Description of the task:
The line with "Etna Ligging: Sicilië" marks the first line to copy, and the line with "Konglomerate Effekte in" marks the last. Transcribe that stretch of the data below exactly, without pictures.

[Start of Attachment]

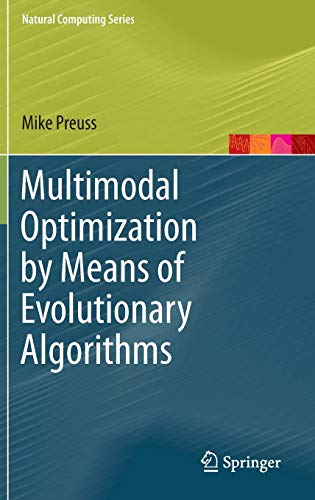 Download Multimodal Optimization by Means of Evolutionary Algorithms (Natural Computing Series) 3319074067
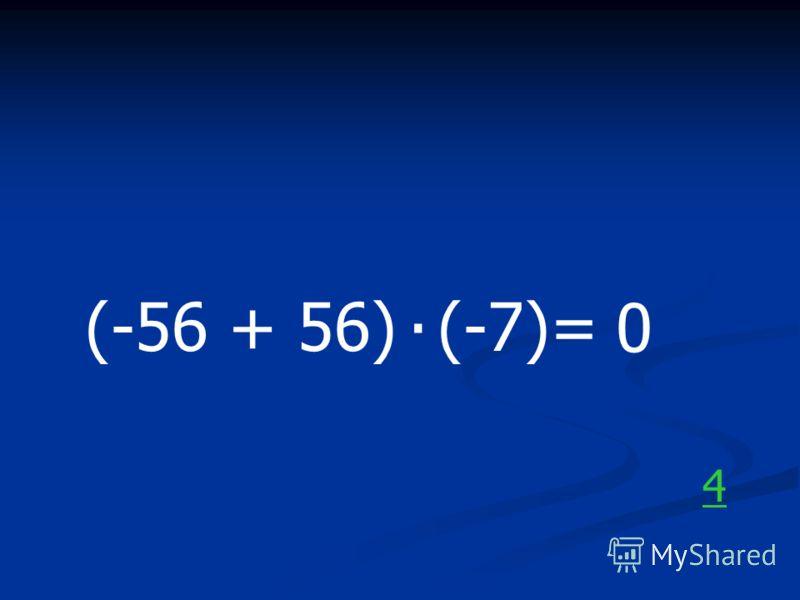 (-56 + 56) (-7)=. 0 4
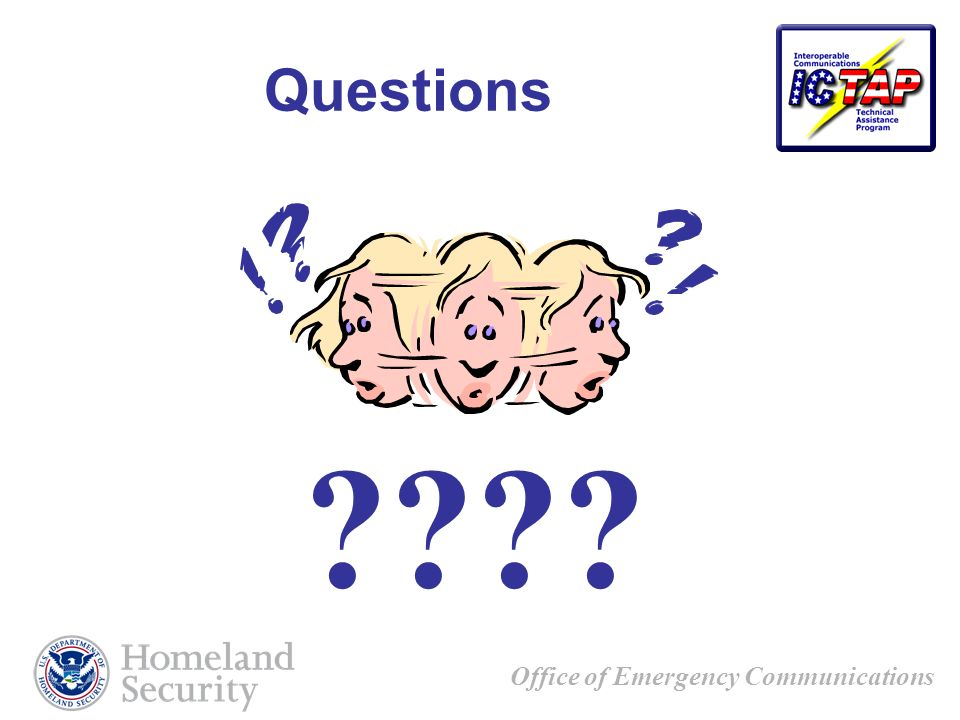 Office of Emergency Communications Questions ????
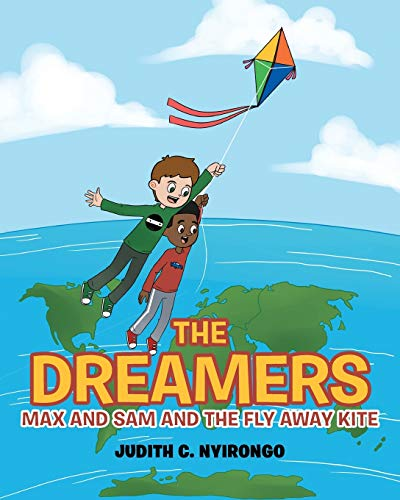 The Dreamers: Max and Sam and the Fly Away Kite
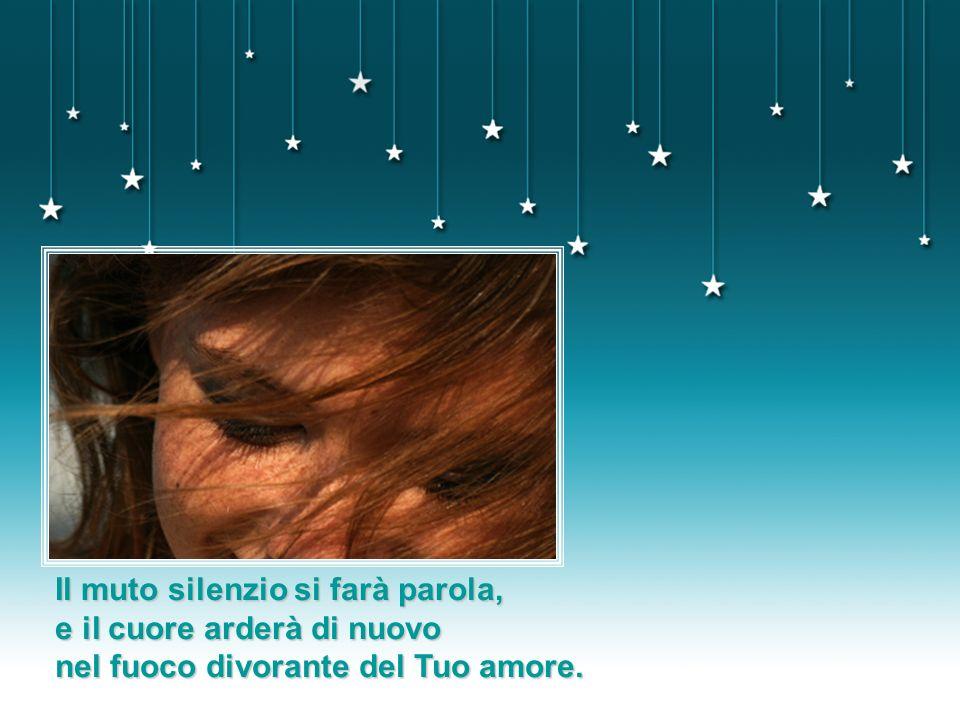 Il muto silenzio si farà parola, e il cuore arderà di nuovo nel fuoco divorante del Tuo amore.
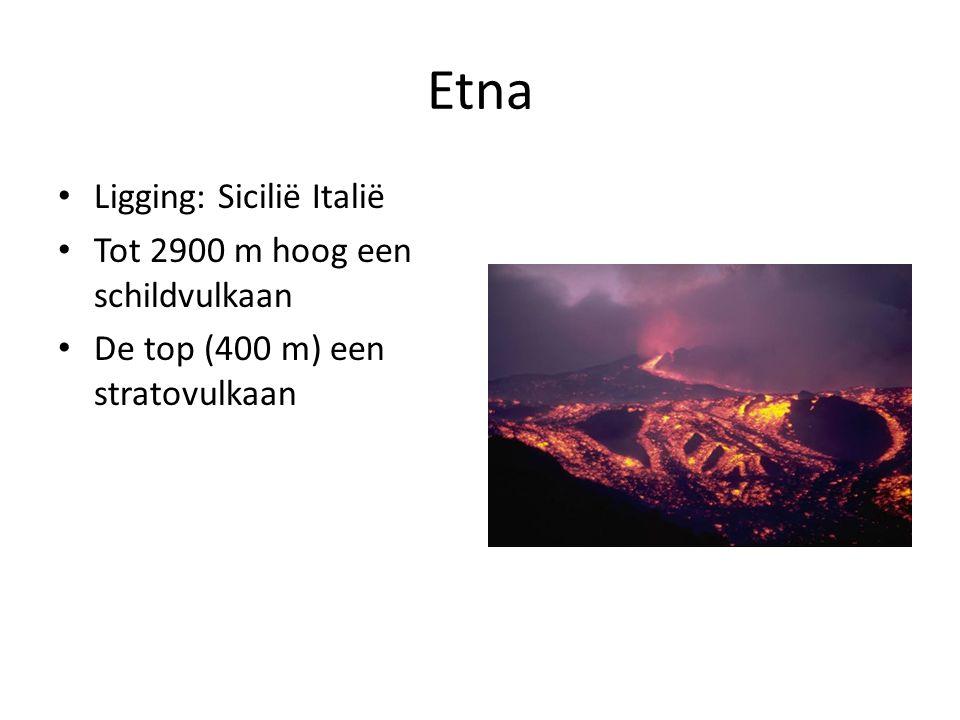 Etna Ligging: Sicilië Italië Tot 2900 m hoog een schildvulkaan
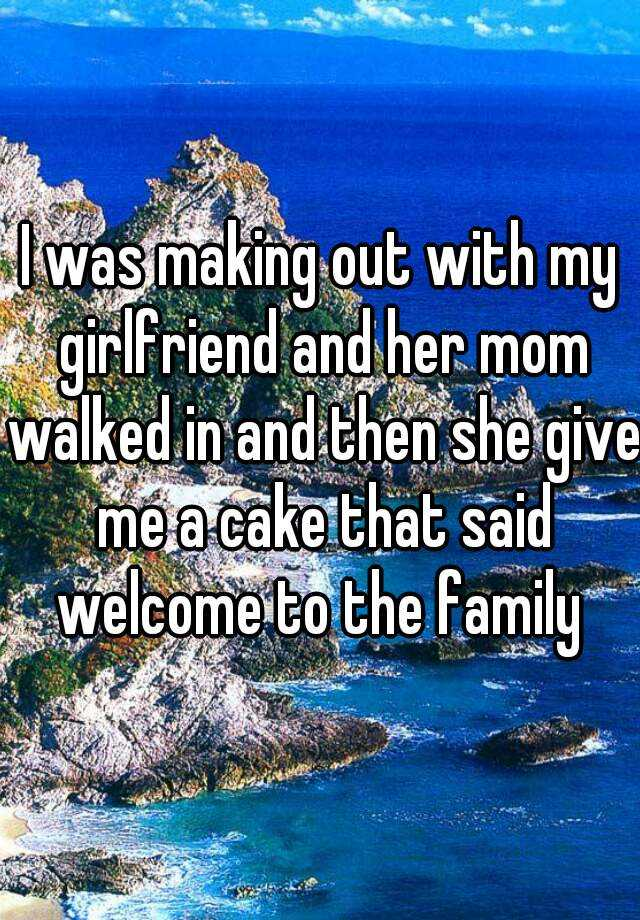 I was making out with my girlfriend and her mom walked in and then she give me a cake that said welcome to the family
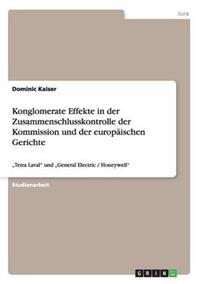 Konglomerate Effekte in Der Zusammenschlusskontrolle Der Kommission Und Der Europaischen Gerichte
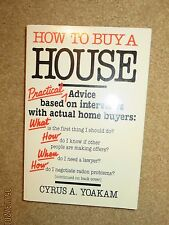 How to Buy a House by Cyrus A. Yoakam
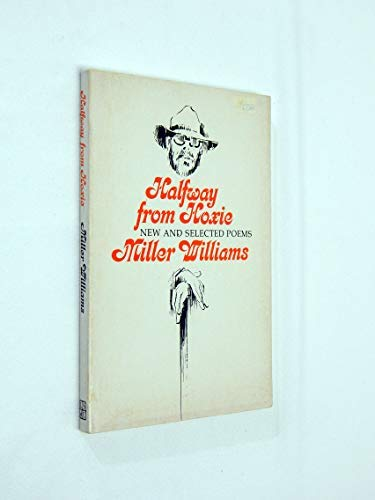 Halfway from Hoxie: New & Selected Poems by Miller Williams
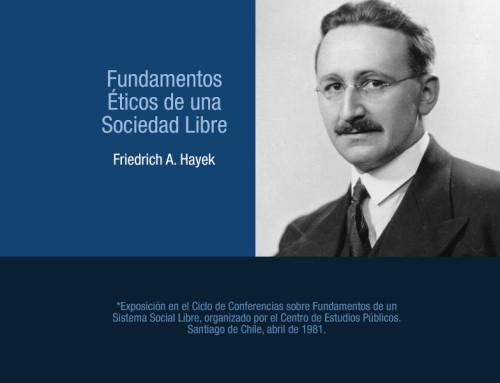 Los Fundamentos Éticos de una Sociedad Libre, Friedrich A. Hayek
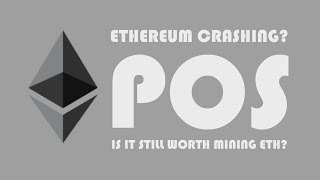 ETHEREUM CRASHING? POS (PROOF OF STAKE) IS IT STILL WORTH MINING ETHEREUM?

[End of Attachment]

Solution to the exercise:
 Etna Ligging: Sicilië Italië Tot 2900 m hoog een schildvulkaan
 I was making out with my girlfriend and her mom walked in and then she give me a cake that said welcome to the family
 Konglomerate Effekte in Der Zusammenschlusskontrolle Der Kommission Und Der Europaischen Gerichte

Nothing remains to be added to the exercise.